#### Raw records

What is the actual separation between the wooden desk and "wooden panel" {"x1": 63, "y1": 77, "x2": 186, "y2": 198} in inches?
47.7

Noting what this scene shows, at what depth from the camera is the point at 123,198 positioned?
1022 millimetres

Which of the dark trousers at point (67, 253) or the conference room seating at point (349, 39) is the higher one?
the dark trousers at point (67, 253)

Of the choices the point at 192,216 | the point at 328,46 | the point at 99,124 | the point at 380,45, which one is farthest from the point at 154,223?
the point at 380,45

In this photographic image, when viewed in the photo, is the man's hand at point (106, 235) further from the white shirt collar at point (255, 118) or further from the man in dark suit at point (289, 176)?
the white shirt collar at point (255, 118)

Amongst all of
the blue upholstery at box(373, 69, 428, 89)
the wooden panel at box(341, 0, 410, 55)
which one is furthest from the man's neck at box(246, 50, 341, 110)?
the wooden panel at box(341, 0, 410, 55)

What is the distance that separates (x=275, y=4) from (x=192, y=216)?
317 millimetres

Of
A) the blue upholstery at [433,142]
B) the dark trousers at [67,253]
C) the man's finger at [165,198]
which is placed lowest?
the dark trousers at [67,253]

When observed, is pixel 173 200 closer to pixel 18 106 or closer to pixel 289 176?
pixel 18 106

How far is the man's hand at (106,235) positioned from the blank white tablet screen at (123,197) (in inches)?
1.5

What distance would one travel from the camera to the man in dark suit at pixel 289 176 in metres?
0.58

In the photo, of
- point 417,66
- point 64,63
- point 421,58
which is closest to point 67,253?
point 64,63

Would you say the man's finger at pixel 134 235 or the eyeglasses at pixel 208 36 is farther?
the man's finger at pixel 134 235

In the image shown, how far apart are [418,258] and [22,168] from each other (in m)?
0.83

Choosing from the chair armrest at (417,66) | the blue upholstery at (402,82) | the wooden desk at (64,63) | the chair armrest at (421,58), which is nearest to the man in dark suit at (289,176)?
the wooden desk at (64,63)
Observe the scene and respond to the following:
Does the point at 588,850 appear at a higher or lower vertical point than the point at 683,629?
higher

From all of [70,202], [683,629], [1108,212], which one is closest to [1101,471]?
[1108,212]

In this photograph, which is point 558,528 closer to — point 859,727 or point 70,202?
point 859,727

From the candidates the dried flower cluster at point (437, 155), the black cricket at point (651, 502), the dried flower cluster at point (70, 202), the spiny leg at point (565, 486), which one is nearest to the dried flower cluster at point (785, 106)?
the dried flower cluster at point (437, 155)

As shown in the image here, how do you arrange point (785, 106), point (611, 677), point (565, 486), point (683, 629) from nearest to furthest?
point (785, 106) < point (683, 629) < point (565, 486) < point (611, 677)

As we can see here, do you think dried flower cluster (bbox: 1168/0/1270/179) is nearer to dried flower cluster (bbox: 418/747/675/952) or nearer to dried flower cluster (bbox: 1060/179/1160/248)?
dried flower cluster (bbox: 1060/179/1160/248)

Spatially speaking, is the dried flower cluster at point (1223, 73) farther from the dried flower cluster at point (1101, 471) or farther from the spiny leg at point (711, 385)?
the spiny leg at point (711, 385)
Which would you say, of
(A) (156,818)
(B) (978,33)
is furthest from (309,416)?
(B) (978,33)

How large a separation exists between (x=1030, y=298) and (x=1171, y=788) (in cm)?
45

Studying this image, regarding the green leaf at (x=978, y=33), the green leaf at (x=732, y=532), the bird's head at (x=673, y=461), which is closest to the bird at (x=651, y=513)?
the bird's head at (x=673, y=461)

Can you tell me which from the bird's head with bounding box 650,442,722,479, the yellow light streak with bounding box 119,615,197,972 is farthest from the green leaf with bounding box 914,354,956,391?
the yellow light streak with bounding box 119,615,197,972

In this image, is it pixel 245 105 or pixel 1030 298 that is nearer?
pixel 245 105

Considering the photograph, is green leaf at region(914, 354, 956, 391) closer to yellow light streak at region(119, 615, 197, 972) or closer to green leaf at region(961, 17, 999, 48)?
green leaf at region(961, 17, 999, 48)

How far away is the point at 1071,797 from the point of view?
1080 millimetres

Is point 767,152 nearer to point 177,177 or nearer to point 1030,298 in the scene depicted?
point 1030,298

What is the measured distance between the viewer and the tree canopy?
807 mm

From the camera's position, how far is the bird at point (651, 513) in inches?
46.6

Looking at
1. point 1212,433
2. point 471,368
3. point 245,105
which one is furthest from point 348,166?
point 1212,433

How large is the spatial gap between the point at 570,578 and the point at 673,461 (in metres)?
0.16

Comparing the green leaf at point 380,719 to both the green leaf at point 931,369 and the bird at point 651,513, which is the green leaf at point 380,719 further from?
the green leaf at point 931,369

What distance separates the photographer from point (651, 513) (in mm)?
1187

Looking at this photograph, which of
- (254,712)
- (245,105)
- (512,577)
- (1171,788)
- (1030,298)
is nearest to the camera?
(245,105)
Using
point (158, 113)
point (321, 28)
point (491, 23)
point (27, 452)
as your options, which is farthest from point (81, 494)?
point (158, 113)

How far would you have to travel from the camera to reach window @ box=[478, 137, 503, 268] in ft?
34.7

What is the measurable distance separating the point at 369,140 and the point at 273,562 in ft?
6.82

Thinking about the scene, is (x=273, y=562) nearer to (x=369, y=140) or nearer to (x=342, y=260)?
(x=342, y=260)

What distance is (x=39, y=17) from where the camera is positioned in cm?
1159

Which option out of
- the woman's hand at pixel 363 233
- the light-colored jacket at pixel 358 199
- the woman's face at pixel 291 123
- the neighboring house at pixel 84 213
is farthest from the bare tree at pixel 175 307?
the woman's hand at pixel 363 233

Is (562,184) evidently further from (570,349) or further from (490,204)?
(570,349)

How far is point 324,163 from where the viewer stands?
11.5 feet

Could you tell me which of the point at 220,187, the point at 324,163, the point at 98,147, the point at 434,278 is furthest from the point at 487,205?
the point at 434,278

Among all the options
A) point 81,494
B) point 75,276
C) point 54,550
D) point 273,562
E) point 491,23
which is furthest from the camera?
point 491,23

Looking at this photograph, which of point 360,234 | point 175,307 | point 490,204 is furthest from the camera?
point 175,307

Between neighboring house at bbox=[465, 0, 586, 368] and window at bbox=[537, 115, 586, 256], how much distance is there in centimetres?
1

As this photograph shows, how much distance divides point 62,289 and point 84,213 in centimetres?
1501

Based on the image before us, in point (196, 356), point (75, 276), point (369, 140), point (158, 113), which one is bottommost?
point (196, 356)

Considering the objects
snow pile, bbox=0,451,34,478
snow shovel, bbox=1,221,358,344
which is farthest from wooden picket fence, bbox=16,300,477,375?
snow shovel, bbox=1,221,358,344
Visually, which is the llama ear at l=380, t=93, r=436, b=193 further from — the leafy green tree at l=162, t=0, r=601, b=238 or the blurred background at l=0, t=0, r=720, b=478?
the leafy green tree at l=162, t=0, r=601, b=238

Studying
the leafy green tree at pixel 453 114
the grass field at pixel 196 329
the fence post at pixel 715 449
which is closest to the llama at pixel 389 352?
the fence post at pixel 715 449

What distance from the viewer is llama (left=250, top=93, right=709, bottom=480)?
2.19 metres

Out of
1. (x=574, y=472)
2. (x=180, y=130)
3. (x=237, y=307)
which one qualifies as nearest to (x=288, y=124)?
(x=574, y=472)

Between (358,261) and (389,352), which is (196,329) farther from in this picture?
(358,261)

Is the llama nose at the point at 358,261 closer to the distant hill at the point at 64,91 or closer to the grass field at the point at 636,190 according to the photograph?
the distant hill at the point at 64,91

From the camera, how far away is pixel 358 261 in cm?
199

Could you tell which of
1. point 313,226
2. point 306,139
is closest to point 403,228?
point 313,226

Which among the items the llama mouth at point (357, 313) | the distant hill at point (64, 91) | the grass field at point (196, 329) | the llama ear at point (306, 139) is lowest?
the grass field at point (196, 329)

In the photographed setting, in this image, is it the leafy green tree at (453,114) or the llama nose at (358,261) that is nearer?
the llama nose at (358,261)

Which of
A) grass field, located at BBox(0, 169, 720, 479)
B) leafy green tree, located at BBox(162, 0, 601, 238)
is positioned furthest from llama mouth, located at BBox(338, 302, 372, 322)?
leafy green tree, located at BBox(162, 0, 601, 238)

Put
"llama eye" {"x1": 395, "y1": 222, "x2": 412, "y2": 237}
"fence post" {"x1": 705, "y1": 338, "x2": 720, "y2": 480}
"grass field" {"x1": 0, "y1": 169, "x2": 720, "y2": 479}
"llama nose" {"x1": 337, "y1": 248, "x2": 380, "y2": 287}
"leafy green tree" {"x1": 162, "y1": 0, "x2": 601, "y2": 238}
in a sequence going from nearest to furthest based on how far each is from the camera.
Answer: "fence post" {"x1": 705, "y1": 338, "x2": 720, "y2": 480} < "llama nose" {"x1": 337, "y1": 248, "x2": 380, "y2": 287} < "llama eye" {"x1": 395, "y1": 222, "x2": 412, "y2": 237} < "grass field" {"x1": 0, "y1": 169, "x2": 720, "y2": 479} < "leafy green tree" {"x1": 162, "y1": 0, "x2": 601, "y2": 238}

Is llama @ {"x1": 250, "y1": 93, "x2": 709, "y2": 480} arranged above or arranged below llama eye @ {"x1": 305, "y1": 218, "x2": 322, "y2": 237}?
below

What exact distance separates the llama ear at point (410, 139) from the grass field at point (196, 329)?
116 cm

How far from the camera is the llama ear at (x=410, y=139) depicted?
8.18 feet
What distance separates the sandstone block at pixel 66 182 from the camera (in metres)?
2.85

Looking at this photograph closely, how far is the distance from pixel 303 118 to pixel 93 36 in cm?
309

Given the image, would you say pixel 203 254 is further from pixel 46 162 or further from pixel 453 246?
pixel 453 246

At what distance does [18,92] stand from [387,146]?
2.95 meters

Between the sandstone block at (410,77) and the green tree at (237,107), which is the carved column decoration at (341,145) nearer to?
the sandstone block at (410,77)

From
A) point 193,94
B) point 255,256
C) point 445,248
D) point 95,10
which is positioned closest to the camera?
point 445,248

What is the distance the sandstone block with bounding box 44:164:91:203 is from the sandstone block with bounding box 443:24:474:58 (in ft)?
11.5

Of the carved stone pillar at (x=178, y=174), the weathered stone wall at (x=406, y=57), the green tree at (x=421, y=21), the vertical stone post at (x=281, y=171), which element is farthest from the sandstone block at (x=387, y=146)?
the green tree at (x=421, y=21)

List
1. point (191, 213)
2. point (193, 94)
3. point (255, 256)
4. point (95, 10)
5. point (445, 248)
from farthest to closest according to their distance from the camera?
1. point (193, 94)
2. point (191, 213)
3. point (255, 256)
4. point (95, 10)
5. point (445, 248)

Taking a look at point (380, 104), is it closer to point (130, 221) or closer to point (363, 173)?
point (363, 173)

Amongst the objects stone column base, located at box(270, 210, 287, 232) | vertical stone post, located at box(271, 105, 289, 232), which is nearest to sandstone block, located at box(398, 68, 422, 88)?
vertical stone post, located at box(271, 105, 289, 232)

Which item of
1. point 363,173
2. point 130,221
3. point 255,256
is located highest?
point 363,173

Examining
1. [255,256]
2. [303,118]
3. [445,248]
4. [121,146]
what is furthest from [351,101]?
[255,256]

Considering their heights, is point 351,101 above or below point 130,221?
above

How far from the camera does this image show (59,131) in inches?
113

########

▶ **Instruction**: Extract, exactly, the lines above that begin at the line containing "Taking a look" and end at the final line of the records; add no other text.

▶ **Result**:
Taking a look at point (380, 104), is it closer to point (130, 221) or closer to point (363, 173)?
point (363, 173)

Amongst the objects stone column base, located at box(270, 210, 287, 232) | vertical stone post, located at box(271, 105, 289, 232), which is nearest to sandstone block, located at box(398, 68, 422, 88)?
vertical stone post, located at box(271, 105, 289, 232)

Which item of
1. point 363,173
2. point 130,221
3. point 255,256
is located highest?
point 363,173

Examining
1. [255,256]
2. [303,118]
3. [445,248]
4. [121,146]
what is furthest from [351,101]?
[255,256]

Considering their heights, is point 351,101 above or below point 130,221?
above

How far from the camera does this image show (59,131) in inches?
113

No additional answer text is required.